Je sais, pour avoir été à ses côtés et être moi-même une militante d’Ensemble !, combien Jean-Pierre a œuvré afin que le rassemblement des forces de gauche de transformation soit à la hauteur des enjeux politiques de notre temps, et combien sa présence active, les liens qu’il savait créer étaient appréciés.
Jusqu’à son dernier souffle, il a été intéressé par l’actualité, même s’il ne pouvait plus participer aux débats, étant trop épuisé.
Je suis très mauvaise internaute, et comme vous vous en doutez très bouleversée. J’ai donc à ce jour peu communiqué et je vous prie de m’en excuser. J’ai su que l’information avait circulé, mais sans doute des camarades ignorent-ils/elles encore cette triste nouvelle.

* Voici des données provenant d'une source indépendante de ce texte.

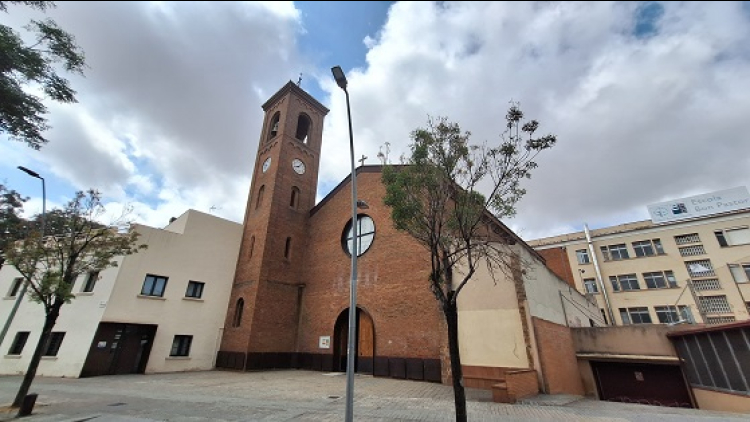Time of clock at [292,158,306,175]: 8:07
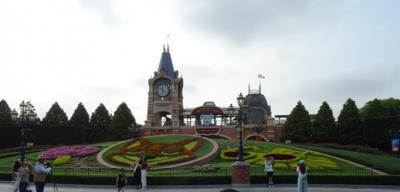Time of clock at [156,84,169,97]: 6:58
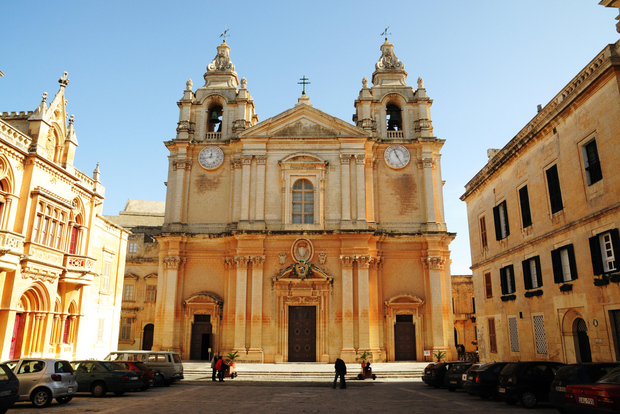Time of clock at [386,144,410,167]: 11:25
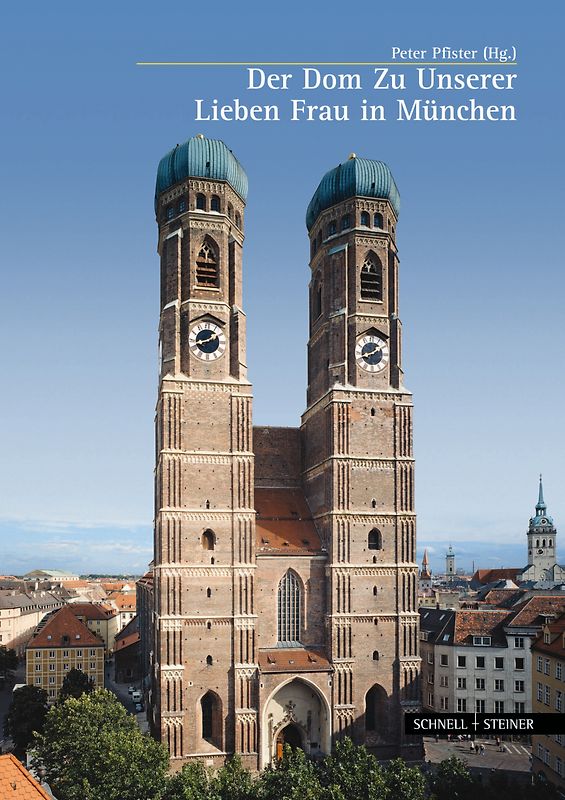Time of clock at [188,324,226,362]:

D’ici à la fin de l’année, nous organiserons avec l’aide de l’ADAL, à Chambéry, un hommage à l’homme et au militant. Je me dis qu’il faudrait peut-être en faire paraître l’annonce dans le Daubé.
Les cendres de Jean-Pierre seront sous peu, comme il le désirait, épandues au large du Cap Fréhel.
Je vous remercie de votre attention et de votre compréhension et vous dis à bientôt, camarades et ami.e.s qui êtes toutes et tous si précieux et précieuses dans la marche de ce monde.